Foto: ZDF / Steffen Junghans
Diese Totenversteherin setzt beim Leben an. Deshalb hält sie nichts im rechtsmedizinischen Institut. „Wo turnt denn die wieder rum?“, könnte zum geflügelten Satz des leidgeprüften Kollegen Brückner werden. Die Antwort darauf: Am liebsten in fremden Häusern ohne Durchsuchungsbefehl und möglichst allein. Spannung folgt auf dem Fuß; besonders das Schlussdrittel wird zum Nervenspiel. Die Heldin kommt dem Erleben des Opfers unbeabsichtigt nahe. Die Vortoderfahrung der ermordeten Ärztin wird in „Home Sweet Home“ von Wolff, also einer anderen Medizinerin, quasi nachgespielt. Über den Suspense-Effekt hinaus bekommt somit das Thema des Krimis (das noch nicht verraten werden soll) eine visuelle, sinnliche Entsprechung. Das geht weit über die sonst übliche verbale Krimi-Auflösung hinaus. Das man (nicht nur) solchen bigger-than-life-Genre-Momenten gerne folgt – das hat auch viel mit Hauptdarstellerin Nina Gummich („Die Wölfe“ / „Charité III“) zu tun, die das Selbstbewusstsein, das straighte, flinke Wesen und die gute Portion Berliner Humor ihrer Figur ungemein stimmig vermittelt. Ihr gelingt es bereits zum Einstand, ihre gut erdachte Theresa Wolff zum Leben zu erwecken. Dieser Charakter wirkt bereits rund, obwohl bislang – erfreulicherweise – nur die biographischen Fakten eingeführt wurden, die für diese erste Geschichte von Belang sind. So bleibt diese Frau spannend und für Überraschungen offen. Auch Thorsten Merten ist eine Klasse für sich und kann seine im „Spreewaldkrimi“ und „Tatort“ Weimar bewiesenen (Nehmer-)Qualitäten an der Seite der Hauptermittler – hier komisch, dort schwermütig ernst – in der neuen Reihe in einer Art Tonlagen-Synthese verschmelzen lassen. Seiner an Alzheimer erkrankten Frau stehen flapsige Dialogwechsel gegenüber. Brückner: „Sind Sie wahnsinnig, da einzubrechen!?“ Wolff: „Ne, ne, hab‘ ich nicht, die Terrassentür war offen.“ Brückner: „Frau Dr. Wolff, und ich bin der Osterhase.“
Man könnte „Theresa Wolff“ als Nachfolgerin von „Kommissarin Heller“ sehen. Beide ZDF-Samstagskrimis wurden bzw. werden von Ziegler Film entwickelt und produziert, und in beiden hat eine unkonventionelle junge Frau das Sagen.

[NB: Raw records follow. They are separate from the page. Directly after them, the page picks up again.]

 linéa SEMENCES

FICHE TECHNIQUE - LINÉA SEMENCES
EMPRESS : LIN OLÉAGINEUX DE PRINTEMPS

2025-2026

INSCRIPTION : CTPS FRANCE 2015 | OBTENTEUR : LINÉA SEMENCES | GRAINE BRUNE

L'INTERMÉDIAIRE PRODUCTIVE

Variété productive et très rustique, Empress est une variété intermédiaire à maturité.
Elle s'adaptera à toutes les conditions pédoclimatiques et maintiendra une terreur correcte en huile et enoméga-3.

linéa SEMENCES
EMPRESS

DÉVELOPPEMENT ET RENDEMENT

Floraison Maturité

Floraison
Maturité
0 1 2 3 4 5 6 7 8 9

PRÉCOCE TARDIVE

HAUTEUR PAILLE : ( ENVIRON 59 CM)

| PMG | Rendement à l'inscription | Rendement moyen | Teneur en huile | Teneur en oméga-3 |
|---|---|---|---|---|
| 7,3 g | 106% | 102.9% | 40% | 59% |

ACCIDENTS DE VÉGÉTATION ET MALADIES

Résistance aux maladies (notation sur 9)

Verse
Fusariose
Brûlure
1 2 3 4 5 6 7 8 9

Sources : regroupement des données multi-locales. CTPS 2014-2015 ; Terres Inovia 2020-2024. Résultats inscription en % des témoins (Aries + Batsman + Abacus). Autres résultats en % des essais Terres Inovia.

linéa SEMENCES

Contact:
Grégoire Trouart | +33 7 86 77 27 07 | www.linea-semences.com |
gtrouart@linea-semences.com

Doch im Gegensatz zur psychisch schwer angeschlagenen Ermittlerin aus Wiesbaden, deren privates Trauma die Auftaktepisode überdeutlich bestimmte, startet die Jenaerin frohen Muts in ihren neuen Job – trotz Gegenwind aus den eigenen Reihen. Auch diese sind mit Schauspielern wie Peter Schneider, Sahin Eryilmaz uns Lea Drinda („Wir Kinder vom Bahnhof Zoo“) stark besetzt. Beim Cast insgesamt und den Nuancen im Spiel zeigt sich die Handschrift von Schauspieler-Regisseurin Franziska Buch („Käthe Kruse“ / „Eine wie diese“). Dagegen lässt sich – was Inszenierung und Eigenleben der Bilder angeht – künftig durchaus noch zulegen. Es fragt sich, ob diese eigenwillige Heldin, die in einer Fernbeziehung lebt und (wenn der Kritiker zwei Dialogsätze richtig verstanden hat) einen Vater hatte, der unlängst gestorben ist und auch bei der Jenaer Polizei war, irgendeine Leiche im Keller hat? Wenn ja, konnte sie das bisher gut verbergen.